Anche #LeonardoBecchetti, Professore ordinario di #Economia presso l’università Roma Tre, ha commentato l’iniziativa europea: "Stanno cercando di mettere in atto un circuit breaker, meccanismi che bloccano il mercato quando la speculazione è eccessiva, una cosa che peraltro nel mercato esiste già. La misura ha di sicuro un impatto sulle aspettative, ma è difficile da realizzare. La Russia non ragiona come un agente razionale, potrebbe anche decidere di chiudere del tutto i rubinetti. Chi paga? Le aziende energetiche? Gli Stati? I primi segnali sono positivi, ma il problema delle aspettative è che se poi deludi i #mercati hai un effetto di rimbalzo molto negativo e rischi conseguenze disastrose".

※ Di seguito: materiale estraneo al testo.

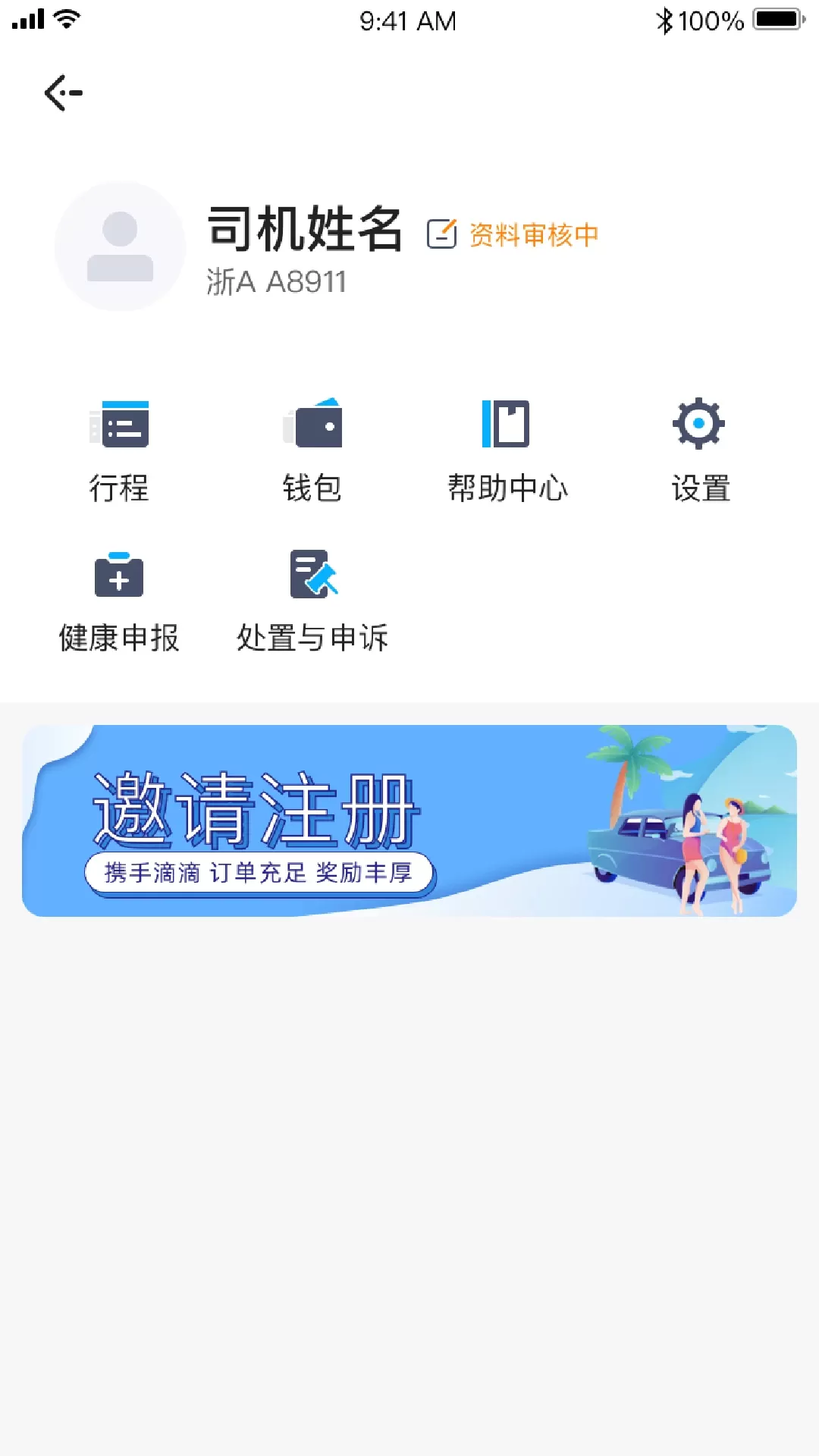 飞嘀红海下载app图3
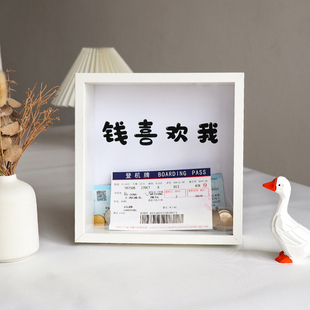 錢喜歡我上癮式 收納展示擺件 存錢罐發財暴富零錢儲蓄相框放硬幣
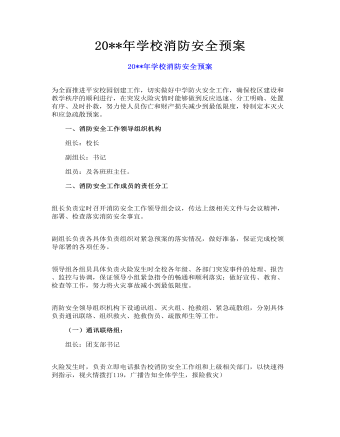 学校消防安全预案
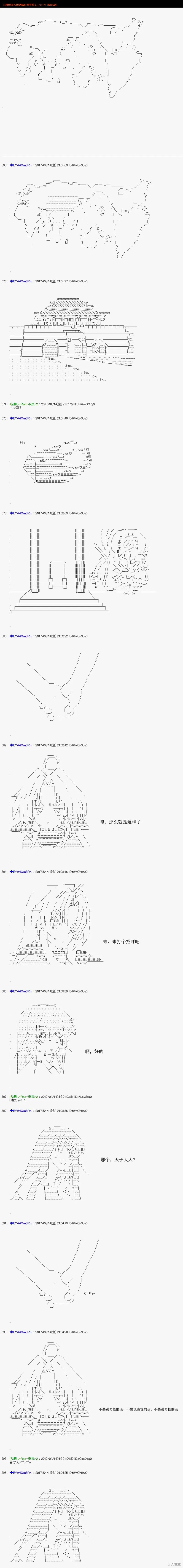 白饅頭做了人類滅絕的夢,re165,第1张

"Va detto – precisa Rinaldi – che i prezzi sono anche scesi perché gli stoccaggi per l’inverno sono ormai pieni e quindi compriamo meno rispetto all’estate. Quello che non mi è piaciuto della proposta di von der Leyen è che dovremmo mettere in comune gli #stoccaggi. Siccome Italia e Germania hanno gli stoccaggi più grossi, non vorrei che rimanessimo fregati. Inoltre, già Paesi Bassi e Germania hanno detto che non sono convinti della misura, a questi si è aggiunta anche l’#Austria e chissà che il numero degli scettici non aumenti".